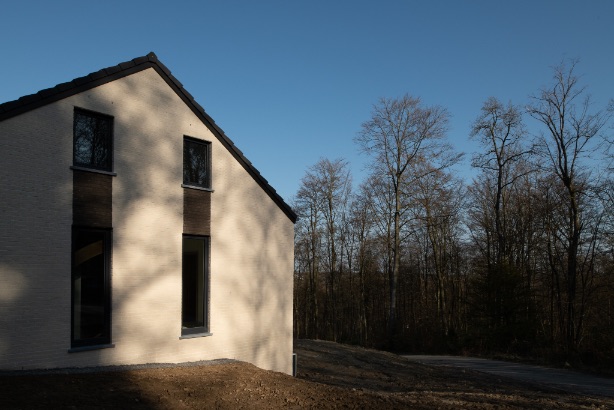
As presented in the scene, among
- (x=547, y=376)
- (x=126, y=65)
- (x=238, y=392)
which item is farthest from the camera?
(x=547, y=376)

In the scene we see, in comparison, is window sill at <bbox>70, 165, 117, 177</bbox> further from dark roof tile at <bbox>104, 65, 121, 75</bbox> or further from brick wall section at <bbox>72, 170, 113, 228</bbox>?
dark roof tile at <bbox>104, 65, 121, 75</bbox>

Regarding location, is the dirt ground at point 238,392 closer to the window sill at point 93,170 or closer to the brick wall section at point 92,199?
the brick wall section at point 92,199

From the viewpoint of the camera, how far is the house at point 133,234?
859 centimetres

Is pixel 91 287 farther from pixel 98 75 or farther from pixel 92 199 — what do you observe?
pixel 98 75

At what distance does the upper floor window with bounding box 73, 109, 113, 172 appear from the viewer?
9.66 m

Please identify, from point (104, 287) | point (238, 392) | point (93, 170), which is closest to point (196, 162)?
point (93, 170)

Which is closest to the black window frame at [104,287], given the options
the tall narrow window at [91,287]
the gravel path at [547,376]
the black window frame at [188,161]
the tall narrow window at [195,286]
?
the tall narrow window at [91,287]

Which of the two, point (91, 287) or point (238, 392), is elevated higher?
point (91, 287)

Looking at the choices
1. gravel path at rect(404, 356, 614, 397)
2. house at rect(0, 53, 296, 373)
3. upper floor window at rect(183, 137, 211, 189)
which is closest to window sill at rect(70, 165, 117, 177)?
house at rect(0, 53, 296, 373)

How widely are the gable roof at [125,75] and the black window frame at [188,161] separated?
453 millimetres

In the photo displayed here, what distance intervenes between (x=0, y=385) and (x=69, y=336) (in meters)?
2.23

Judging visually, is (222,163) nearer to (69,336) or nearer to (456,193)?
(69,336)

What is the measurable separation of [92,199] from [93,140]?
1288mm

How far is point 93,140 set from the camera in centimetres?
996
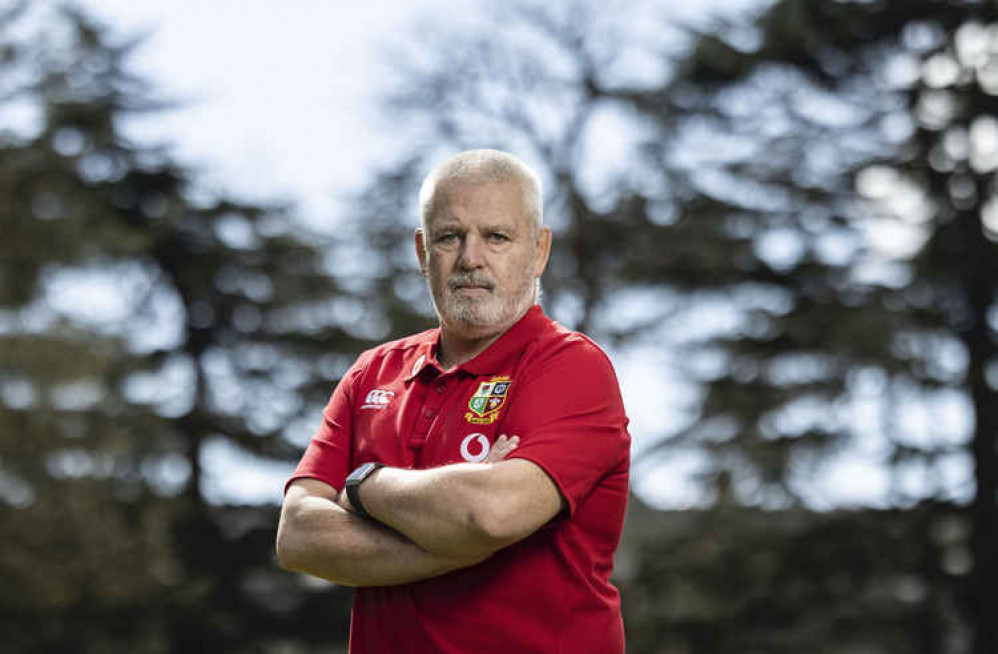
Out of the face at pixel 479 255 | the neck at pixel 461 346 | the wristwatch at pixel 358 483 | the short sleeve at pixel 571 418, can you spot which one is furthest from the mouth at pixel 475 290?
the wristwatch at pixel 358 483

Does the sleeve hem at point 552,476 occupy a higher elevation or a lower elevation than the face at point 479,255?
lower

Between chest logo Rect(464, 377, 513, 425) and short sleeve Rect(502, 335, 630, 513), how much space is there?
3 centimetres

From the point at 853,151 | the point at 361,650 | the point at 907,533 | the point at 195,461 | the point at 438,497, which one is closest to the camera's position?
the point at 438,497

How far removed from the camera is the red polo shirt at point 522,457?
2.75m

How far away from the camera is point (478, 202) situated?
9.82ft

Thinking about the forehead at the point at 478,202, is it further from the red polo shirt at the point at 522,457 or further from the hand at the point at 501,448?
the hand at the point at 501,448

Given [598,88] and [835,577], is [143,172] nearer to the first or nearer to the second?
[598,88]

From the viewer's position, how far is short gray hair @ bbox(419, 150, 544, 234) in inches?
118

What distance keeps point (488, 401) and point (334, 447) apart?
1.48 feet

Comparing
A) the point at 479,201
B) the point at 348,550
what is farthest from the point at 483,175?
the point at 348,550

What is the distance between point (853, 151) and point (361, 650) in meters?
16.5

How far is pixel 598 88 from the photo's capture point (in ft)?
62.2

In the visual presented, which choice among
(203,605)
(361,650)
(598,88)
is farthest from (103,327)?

•••

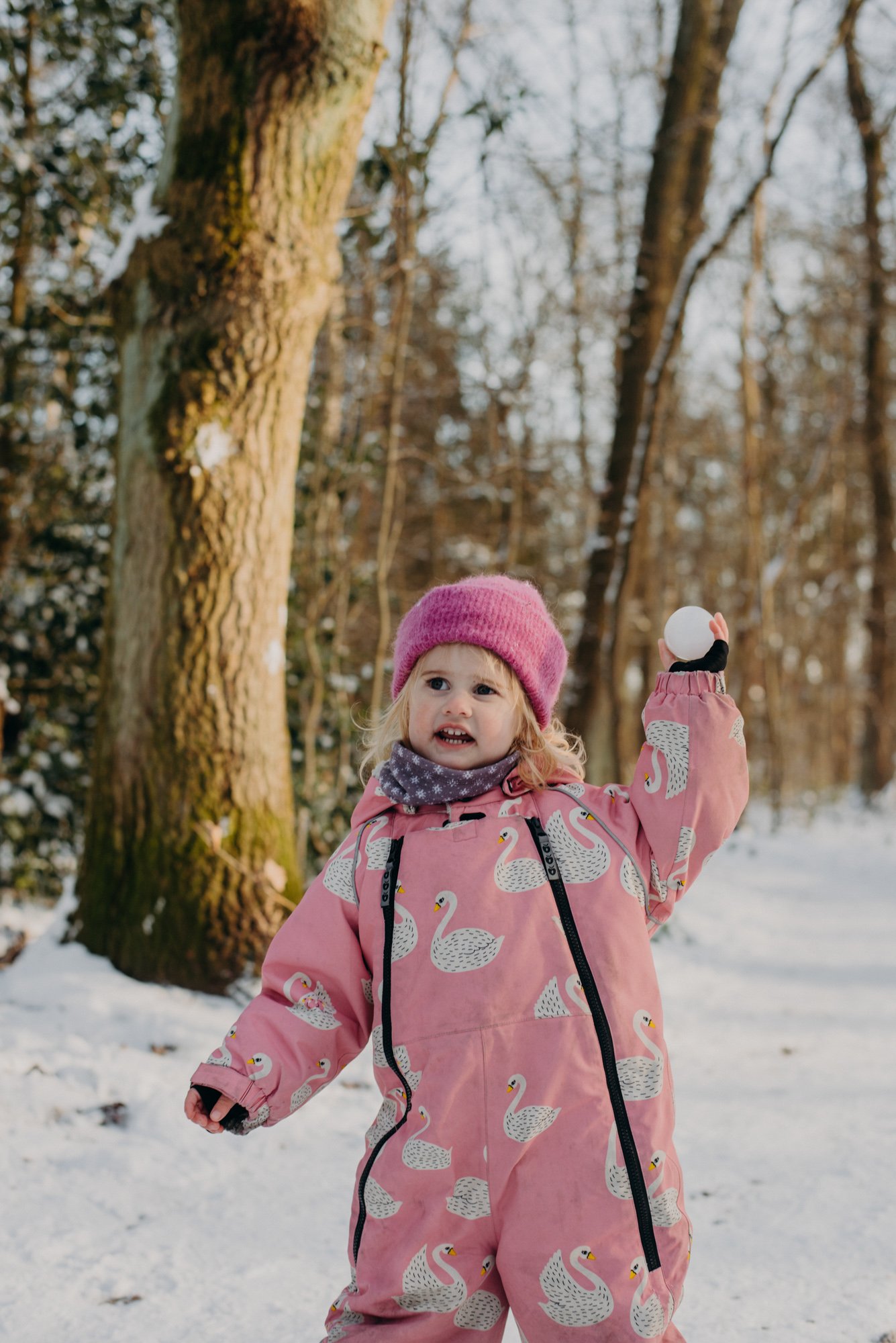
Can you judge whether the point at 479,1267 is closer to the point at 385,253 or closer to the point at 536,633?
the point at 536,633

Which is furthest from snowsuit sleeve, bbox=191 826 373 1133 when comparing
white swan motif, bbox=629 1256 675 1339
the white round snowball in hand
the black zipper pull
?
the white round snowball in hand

•••

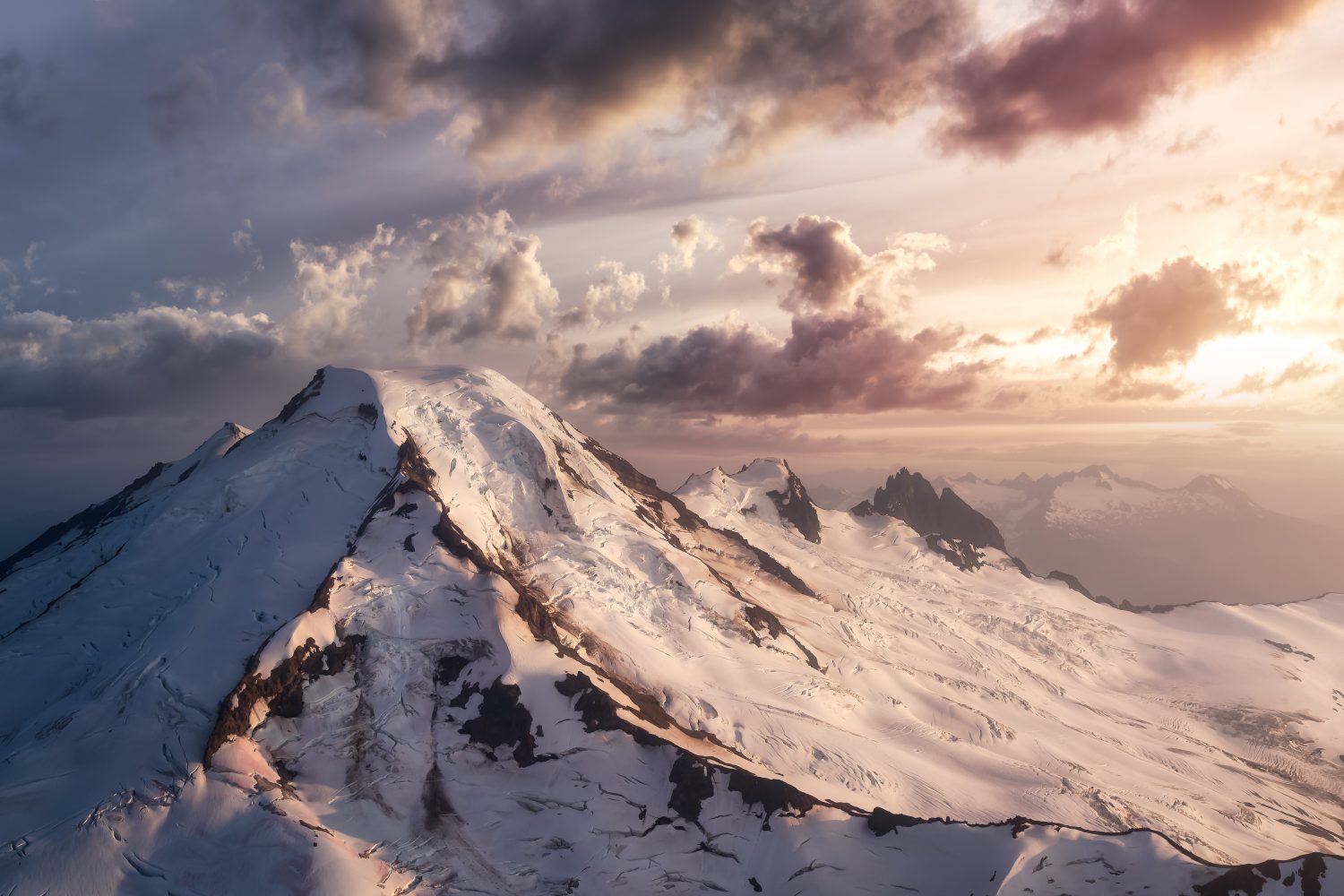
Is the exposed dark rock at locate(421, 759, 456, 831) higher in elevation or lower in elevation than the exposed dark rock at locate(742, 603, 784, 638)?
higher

•••

Pull out every line of the material above that contains the word "than". Case counts.

| Complete answer |
Does the sleeve hem at point 552,476 occupy a higher elevation or a lower elevation than the face at point 479,255?
Is the exposed dark rock at locate(421, 759, 456, 831) higher in elevation or lower in elevation than the exposed dark rock at locate(742, 603, 784, 638)?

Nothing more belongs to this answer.